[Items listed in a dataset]
## Begin
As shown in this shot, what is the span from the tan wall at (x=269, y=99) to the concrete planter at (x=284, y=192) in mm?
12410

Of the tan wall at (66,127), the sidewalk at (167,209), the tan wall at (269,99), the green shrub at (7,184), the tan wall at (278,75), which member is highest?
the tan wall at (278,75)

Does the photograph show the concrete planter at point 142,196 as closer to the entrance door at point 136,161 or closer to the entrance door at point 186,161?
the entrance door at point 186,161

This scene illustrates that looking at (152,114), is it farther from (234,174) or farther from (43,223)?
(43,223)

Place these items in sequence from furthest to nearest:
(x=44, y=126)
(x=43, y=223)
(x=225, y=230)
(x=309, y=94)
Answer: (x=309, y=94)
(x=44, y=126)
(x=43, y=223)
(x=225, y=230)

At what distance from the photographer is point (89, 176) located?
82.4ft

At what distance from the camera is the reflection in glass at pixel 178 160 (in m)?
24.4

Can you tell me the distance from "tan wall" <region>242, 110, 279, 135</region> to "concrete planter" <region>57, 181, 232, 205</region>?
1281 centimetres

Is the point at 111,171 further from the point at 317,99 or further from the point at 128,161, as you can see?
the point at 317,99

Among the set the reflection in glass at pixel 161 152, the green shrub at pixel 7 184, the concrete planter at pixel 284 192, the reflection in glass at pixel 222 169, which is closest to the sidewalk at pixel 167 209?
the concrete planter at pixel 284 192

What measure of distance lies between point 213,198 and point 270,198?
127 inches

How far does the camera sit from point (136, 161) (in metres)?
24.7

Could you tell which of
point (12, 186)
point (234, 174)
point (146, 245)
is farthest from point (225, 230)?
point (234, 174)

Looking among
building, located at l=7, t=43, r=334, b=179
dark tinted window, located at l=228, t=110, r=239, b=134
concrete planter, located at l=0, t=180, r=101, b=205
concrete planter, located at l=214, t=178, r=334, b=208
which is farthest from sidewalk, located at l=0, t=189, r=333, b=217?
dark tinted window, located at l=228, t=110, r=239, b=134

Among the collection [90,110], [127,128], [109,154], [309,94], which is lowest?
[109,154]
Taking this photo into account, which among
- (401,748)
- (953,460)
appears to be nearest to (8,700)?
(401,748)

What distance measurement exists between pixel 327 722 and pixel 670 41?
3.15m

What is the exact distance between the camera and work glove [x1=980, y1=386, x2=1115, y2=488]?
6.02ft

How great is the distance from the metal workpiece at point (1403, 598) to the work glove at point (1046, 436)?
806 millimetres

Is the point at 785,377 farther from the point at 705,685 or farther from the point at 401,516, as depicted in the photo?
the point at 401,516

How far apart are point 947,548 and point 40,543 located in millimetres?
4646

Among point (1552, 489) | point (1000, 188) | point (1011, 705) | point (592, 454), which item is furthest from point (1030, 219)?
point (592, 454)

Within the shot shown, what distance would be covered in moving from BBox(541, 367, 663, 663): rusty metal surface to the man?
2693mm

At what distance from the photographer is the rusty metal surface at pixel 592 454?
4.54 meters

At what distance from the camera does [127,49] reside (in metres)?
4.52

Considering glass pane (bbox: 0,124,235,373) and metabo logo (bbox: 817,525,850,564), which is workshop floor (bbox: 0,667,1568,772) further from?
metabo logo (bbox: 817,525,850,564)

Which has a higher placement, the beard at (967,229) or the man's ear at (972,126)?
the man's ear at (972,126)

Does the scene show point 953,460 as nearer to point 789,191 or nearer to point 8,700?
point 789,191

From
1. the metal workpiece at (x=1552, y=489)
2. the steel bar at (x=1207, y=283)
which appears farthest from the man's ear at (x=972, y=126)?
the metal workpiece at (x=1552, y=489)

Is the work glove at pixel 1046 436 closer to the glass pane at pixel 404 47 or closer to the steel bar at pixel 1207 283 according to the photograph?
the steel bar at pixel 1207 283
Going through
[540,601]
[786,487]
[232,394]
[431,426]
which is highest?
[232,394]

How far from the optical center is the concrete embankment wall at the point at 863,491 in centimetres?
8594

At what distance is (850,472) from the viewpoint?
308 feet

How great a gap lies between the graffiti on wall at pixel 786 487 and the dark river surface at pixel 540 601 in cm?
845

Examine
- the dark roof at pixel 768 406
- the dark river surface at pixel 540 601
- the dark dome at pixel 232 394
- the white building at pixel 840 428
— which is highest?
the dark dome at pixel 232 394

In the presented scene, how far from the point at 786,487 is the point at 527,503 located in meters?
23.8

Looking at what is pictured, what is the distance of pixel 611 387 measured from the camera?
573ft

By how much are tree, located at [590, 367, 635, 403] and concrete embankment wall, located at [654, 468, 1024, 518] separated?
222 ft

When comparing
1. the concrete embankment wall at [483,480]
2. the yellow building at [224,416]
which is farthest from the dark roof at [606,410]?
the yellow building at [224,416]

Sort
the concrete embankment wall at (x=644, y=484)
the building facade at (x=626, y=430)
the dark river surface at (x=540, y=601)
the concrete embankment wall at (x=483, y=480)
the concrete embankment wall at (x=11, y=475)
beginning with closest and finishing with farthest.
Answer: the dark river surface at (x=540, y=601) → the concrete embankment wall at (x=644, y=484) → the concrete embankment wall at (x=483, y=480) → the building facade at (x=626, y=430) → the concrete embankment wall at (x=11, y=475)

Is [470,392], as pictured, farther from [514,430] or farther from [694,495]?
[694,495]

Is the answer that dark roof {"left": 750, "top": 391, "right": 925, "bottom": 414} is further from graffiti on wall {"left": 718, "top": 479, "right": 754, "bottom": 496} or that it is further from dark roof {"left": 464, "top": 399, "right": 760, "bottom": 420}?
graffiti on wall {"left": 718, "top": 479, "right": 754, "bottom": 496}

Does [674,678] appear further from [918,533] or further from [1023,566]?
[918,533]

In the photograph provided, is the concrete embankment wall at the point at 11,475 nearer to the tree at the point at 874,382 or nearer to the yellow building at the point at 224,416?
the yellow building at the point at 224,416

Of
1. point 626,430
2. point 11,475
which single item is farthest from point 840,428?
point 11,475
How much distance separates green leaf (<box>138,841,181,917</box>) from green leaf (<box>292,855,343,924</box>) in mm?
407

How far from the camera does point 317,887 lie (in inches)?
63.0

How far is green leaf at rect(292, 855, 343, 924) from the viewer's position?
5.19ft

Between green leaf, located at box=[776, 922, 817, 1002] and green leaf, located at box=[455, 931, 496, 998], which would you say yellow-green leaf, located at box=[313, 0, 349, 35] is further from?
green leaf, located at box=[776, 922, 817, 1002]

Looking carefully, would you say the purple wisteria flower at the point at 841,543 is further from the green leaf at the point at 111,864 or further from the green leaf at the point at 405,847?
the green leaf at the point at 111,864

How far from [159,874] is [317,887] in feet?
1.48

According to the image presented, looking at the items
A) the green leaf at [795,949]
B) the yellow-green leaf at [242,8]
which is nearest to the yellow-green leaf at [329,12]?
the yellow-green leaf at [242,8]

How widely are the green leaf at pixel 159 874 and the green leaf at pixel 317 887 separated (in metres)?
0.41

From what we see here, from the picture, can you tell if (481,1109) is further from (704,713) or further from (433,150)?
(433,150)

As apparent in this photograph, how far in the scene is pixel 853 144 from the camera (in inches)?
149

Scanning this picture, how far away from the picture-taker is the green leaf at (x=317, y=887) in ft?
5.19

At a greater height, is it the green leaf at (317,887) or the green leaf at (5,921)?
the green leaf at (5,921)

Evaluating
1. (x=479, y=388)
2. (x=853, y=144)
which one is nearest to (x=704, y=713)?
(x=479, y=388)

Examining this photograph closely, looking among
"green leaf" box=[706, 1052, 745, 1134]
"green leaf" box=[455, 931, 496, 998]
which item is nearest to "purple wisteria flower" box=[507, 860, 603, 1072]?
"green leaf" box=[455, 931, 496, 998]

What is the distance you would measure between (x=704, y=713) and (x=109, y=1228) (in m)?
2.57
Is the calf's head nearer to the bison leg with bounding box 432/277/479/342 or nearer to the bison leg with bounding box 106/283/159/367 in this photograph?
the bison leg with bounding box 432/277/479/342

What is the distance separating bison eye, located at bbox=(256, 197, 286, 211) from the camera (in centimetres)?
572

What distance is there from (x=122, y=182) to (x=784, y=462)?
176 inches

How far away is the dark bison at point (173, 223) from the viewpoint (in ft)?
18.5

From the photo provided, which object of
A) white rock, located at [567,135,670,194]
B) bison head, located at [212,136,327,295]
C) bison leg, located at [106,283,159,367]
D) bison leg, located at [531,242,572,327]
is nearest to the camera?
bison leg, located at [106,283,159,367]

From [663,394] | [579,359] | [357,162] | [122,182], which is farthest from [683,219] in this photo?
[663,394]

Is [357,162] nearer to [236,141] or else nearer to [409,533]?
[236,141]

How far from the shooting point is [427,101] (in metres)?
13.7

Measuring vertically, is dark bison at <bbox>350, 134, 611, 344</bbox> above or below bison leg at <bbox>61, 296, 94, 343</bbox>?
## End
_TASK BRIEF_
Starting at the beginning of the data and ending with the line that contains "1281 centimetres", reproduce those lines with "concrete planter" replaced by "stone planter" and nothing else altered.

_RESULT OF THIS EXERCISE_
As shown in this shot, what is the span from the tan wall at (x=269, y=99) to the stone planter at (x=284, y=192) in mm?
12410

Of the tan wall at (66,127), the sidewalk at (167,209), the tan wall at (269,99), the green shrub at (7,184), the tan wall at (278,75), which member is highest?
the tan wall at (278,75)

Does the photograph show the stone planter at point 142,196 as closer to the entrance door at point 136,161 or closer to the entrance door at point 186,161?
the entrance door at point 186,161

This scene illustrates that looking at (152,114), is it farther from (234,174) or farther from (43,223)?
(43,223)

Place these items in sequence from furthest to nearest:
(x=44, y=126)
(x=43, y=223)
(x=225, y=230)
(x=309, y=94)
Answer: (x=309, y=94)
(x=44, y=126)
(x=43, y=223)
(x=225, y=230)

At what distance from the photographer is point (89, 176) located?
82.4ft

At what distance from the camera is the reflection in glass at pixel 178 160 (in m)?
24.4

Can you tell me the distance from "tan wall" <region>242, 110, 279, 135</region> to "stone planter" <region>57, 181, 232, 205</region>?
1281 centimetres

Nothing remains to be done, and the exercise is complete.